** TEXTE SOURCE **
****

Histoire
Série : Chine, puissance maritime

La Chine maritime et navale (3/7) : la défaite fondatrice contre le Japon en 1895

La bataille du fleuve Yalu le 17 septembre 1894, qui vit la défaite de la flotte de Beiyang face à la marine japonaise. (Source : CMSEC)
La bataille du fleuve Yalu le 17 septembre 1894, qui vit la défaite de la flotte de Beiyang face à la marine japonaise. (Source : CMSEC)
La plaie reste béante près de 125 ans plus tard. En 1895, après deux batailles navales sur le fleuve Yalu et la base de Weihaiwei, la flotte de Beiyang, joyau de la marine impériale chinoise, était anéantie par les Japonais. Moment fondateur où les courbes s’inversent : la Chine des Qing perd définitivement sa position dominatrice en Asie, et le Japon de Meiji commence son ascension fulgurante.

Dossier spécial : La Chine de nouveau à flot

Nouvelle série au long cours d’Asialyst ! Pour marquer à notre façon le 70ème anniversaire de la Chine populaire en 2019, nous vous proposons de comprendre la puissance maritime chinoise dans toutes ses dimensions. Premier volet: « La Chine maritime et navale : hier et aujourd’hui ».

****

** CONSIGNES **
**1.** Résumez en deux phrases l'article sur la défaite navale chinoise de 1895.
**2.** Prolongez l'article sur la défaite navale chinoise de 1895 à partir de sa dernière phrase.
La liste n'a aucun rôle ici.

** EXTRAIT DE LISTE **
****

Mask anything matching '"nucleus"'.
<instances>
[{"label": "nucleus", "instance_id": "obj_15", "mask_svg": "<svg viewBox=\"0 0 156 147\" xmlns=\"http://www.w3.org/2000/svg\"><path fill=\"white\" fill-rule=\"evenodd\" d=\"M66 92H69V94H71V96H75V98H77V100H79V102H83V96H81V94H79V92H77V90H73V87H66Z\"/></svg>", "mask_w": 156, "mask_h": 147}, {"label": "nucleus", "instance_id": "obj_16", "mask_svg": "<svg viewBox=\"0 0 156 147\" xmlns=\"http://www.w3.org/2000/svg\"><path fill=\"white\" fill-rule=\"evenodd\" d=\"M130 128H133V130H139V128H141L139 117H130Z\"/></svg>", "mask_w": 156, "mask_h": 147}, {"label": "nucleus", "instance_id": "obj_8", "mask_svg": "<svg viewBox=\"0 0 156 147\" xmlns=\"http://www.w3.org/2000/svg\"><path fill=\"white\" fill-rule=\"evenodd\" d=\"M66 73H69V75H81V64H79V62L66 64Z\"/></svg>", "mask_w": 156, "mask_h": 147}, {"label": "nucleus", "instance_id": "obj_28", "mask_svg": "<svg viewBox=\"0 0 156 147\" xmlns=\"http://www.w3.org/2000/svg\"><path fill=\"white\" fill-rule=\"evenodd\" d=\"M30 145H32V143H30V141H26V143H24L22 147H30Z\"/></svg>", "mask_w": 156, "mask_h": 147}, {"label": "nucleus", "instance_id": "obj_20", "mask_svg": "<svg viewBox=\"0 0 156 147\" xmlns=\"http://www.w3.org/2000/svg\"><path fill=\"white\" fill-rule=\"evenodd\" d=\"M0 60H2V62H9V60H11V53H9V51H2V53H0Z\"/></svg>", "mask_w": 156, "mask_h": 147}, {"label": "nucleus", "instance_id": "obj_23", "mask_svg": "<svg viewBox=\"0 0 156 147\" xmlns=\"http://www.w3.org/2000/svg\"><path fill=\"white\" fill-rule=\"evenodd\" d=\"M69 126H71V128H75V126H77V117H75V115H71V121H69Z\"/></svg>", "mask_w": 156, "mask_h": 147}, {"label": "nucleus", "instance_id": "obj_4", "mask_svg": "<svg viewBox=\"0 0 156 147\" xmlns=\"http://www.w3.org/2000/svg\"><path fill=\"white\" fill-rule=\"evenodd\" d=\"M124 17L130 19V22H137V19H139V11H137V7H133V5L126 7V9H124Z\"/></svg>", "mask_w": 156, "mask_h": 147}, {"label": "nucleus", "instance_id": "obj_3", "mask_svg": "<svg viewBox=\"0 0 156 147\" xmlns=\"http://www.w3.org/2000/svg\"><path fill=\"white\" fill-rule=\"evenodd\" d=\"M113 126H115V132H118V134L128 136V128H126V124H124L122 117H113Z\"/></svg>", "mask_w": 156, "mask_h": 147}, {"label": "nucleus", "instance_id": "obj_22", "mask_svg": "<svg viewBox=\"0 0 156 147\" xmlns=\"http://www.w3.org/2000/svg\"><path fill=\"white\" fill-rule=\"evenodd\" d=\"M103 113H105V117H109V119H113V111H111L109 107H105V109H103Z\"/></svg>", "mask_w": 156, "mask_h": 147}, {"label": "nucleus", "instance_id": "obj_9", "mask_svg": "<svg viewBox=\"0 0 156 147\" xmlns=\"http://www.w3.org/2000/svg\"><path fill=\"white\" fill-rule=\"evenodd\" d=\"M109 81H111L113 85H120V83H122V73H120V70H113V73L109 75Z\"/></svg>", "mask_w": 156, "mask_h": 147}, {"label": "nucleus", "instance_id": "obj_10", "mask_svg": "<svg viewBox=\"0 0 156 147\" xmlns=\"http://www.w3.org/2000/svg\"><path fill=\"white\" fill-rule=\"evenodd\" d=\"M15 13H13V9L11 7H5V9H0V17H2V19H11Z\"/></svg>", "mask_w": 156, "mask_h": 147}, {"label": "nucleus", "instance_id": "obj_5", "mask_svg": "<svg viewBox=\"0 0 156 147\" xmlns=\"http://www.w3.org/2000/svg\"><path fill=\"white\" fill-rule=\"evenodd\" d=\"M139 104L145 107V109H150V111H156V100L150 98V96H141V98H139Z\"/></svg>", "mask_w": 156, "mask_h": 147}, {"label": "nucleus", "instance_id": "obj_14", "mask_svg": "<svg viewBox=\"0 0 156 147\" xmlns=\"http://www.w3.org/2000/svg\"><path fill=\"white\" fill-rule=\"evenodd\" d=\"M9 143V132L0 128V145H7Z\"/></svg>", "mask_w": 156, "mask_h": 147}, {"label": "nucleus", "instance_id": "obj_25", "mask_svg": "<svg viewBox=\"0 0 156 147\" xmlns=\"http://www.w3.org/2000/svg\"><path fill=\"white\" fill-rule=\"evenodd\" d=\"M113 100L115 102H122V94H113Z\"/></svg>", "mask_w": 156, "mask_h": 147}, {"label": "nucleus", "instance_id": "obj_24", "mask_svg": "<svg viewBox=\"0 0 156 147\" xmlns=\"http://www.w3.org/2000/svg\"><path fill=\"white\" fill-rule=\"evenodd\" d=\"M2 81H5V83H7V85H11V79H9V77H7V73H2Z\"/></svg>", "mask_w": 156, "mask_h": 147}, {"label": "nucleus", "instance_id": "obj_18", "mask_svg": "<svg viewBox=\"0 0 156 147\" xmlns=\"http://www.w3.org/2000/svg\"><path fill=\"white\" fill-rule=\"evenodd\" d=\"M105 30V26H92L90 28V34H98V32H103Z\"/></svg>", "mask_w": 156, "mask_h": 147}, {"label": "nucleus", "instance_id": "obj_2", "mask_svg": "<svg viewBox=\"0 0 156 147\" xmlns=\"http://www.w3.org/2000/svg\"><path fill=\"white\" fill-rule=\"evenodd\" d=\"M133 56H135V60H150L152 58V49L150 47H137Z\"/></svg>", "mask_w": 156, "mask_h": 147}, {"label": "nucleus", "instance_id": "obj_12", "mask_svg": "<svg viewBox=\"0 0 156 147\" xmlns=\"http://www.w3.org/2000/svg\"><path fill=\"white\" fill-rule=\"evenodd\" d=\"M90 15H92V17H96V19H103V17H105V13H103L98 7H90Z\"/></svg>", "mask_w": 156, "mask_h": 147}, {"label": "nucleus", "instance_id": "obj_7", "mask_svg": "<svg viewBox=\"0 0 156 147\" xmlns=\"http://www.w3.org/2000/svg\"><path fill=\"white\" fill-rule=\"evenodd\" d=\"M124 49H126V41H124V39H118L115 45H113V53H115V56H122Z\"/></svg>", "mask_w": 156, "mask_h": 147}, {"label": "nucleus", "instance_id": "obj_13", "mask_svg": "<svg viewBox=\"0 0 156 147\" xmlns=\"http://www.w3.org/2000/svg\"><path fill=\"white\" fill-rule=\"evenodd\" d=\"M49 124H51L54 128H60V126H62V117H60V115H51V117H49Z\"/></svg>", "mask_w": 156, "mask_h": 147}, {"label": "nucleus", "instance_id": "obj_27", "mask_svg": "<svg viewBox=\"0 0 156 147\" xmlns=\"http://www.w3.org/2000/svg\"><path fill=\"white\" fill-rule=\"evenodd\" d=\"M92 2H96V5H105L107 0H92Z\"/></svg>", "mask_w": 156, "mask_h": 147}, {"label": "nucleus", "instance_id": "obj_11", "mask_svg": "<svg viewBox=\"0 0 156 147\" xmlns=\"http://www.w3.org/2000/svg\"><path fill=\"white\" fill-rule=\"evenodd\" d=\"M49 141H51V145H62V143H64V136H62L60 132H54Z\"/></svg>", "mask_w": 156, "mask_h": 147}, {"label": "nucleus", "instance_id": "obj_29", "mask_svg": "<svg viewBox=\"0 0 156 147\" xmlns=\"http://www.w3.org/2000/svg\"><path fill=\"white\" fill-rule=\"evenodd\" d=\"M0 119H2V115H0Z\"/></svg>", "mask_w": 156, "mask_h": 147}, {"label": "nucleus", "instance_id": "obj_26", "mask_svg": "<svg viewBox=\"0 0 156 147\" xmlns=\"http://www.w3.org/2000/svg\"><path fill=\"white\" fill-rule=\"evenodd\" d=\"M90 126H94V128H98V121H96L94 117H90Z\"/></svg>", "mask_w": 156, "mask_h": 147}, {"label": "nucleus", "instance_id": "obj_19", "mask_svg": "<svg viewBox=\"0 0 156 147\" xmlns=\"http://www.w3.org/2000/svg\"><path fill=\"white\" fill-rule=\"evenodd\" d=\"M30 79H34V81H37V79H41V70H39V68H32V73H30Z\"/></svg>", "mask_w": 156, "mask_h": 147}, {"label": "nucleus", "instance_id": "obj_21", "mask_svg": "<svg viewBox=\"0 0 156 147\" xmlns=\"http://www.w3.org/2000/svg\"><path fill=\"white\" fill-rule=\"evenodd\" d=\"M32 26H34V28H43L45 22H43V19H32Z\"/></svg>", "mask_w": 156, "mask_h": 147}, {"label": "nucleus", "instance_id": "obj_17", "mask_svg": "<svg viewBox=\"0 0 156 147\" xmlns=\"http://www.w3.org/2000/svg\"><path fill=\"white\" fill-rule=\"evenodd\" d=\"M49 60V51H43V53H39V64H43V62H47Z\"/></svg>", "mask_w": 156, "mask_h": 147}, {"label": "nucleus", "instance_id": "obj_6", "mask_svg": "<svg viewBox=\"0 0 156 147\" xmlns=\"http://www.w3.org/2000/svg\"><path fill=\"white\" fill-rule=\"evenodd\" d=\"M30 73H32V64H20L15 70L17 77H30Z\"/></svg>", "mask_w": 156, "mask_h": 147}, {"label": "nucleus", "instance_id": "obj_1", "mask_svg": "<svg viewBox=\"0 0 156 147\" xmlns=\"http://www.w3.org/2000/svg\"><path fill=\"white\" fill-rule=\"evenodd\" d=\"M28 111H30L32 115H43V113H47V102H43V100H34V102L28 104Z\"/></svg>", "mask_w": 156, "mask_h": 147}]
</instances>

****

** RÉPONSES FOURNIES **
**1.** En 1895, après les batailles navales du fleuve Yalu et de Weihaiwei, la flotte de Beiyang, joyau de la marine impériale chinoise, a été anéantie par les Japonais. Cette défaite marque un moment fondateur : la Chine des Qing perd définitivement sa position dominatrice en Asie, tandis que le Japon de Meiji commence son ascension fulgurante.

**2.**
Entre les grandes expéditions africaines et moyen-orientales de Zheng He, au XVème siècle, et le 70ème anniversaire de la marine du régime communiste de Mao, en avril dernier, la Chine a dû repenser tout entier son rapport à la haute mer pour en refaire un élément constitutif de son identité millénaire. Elle s’était un temps repliée sur le continent mais constitue de nouveau une puissance maritime majeure, et même omniprésente. C’est aussi la deuxième force navale du monde en tonnage. Un retour aux sources pour ce vieux briscard des mers, qui rêve de tisser sa toile sur tous les océans.

Retrouvez ici tous les épisodes de notre série « La Chine, superpuissance maritime »

Peu de nations commémorent leurs défaites dévastatrices. En France, pas de jour férié pour Waterloo, ni pour l’armistice du 22 juin 1940. Mais en Chine, en 2014, pour les 120 ans de la défaite de la flotte de Beiyang face à la marine nippone lors de la bataille du fleuve Yalu le 17 septembre 1894, Pékin a voulu une commémoration. C’est une « plaie toujours ouverte dans la psyché nationale », écrivait alors le China Daily. La mère des « humiliations » face au Japon.
Cette bataille navale fondatrice est le point d’orgue de la première guerre sino-japonaise en 1894-95, dont l’enjeu premier fut le contrôle de la Corée. Le royaume ermite payait jusque-là un tribut à Pékin, mais il était de plus en plus convoité par Tokyo, qui avait pour ambition de chasser les Occidentaux d’Asie à son profit.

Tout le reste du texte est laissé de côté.